In [17]:
import matplotlib.pyplot as plt
import numpy as np
import pymc3 as pm
import pandas as pd
import theano

data = pd.read_csv(pm.get_data('radon.csv'))
data['log_radon'] = data['log_radon'].astype(theano.config.floatX)

county_names = data.county.unique()
county_idx = data.county_code.values

n_counties = len(data.county.unique())

In [11]:
data[['county', 'log_radon', 'floor']].head()

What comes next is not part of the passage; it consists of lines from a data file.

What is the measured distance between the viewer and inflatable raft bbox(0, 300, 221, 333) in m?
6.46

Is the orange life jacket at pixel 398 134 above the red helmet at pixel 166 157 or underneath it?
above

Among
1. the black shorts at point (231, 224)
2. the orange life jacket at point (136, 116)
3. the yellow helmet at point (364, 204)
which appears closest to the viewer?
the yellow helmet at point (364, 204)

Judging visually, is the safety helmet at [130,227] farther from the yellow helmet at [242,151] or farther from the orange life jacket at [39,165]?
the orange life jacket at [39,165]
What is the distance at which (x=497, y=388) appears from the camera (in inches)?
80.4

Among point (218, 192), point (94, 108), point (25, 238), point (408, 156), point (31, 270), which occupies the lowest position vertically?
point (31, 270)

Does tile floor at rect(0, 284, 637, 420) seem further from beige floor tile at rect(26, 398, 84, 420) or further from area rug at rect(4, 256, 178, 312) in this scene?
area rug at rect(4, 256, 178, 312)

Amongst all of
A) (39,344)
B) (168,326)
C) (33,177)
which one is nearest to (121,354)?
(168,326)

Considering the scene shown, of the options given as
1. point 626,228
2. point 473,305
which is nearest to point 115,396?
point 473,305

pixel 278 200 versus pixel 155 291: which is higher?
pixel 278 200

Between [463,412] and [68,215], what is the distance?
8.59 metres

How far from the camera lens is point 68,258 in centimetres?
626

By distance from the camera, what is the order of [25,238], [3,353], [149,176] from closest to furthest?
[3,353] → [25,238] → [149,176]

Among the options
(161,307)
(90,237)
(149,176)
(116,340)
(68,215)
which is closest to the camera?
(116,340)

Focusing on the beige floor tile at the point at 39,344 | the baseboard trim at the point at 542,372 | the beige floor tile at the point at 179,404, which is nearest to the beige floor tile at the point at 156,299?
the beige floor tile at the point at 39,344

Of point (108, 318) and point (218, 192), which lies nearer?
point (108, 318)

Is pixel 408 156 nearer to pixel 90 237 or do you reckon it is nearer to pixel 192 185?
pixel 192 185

Unnamed: 0,county,log_radon,floor
0,AITKIN,0.832909,1.0
1,AITKIN,0.832909,0.0
2,AITKIN,1.098612,0.0
3,AITKIN,0.09531,0.0
4,ANOKA,1.163151,0.0


In [None]:
with pm.Model() as unpooled_model:
    
    # parameters for each county
    a = pm.Normal('a', 0, sd=100, shape=n_counties)
    b = pm.Normal('b', 0, sd=100, shape=n_counties)
    
    #error
    eps = pm.HalfCauchy('eps', 5)
    
    #prediction
    radon_est = a[county_idx] + b[county_idx]*data.floor.values
    
    # likelihood
    y = pm.Normal('y', radon_est, sd=eps, observed=data.log_radon)
    
    unpooled_trace = pm.sample(200)

Auto-assigning NUTS sampler...
Initializing NUTS using jitter+adapt_diag...
  if not np.issubdtype(var.dtype, float):
Multiprocess sampling (4 chains in 4 jobs)
NUTS: [eps_log__, b, a]


In [None]:
with pm.Model() as hierarchical_model:
    # Hyperpriors
    mu_a = pm.Normal('mu_a', mu=0., sd=100**2)
    sigma_a = pm.HalfCauchy('sigma_a', 5)
    mu_b = pm.Normal('mu_b', mu=0., sd=100**2)
    sigma_b = pm.HalfCauchy('sigma_b', 5)
    
    a = pm.Normal('a', mu=mu_a, sd=sigma_a, shape=n_counties)
    b = pm.Normal('b', mu=mu_b, sd=sigma_b, shape=n_counties)
    
    # model error
    eps = pm.HalfCauchy('eps', 5)
    
    radon_est = a[county_idx] + b[county_idx]*data.floor.values
    
    # likelihood
    radon_like = pm.Normal('radon_like', mu=radon_est, sd=eps, observed=data.log_radon)
    
    # inference
    hierarchical_trace = pm.sample(draws=2000, n_init=1000)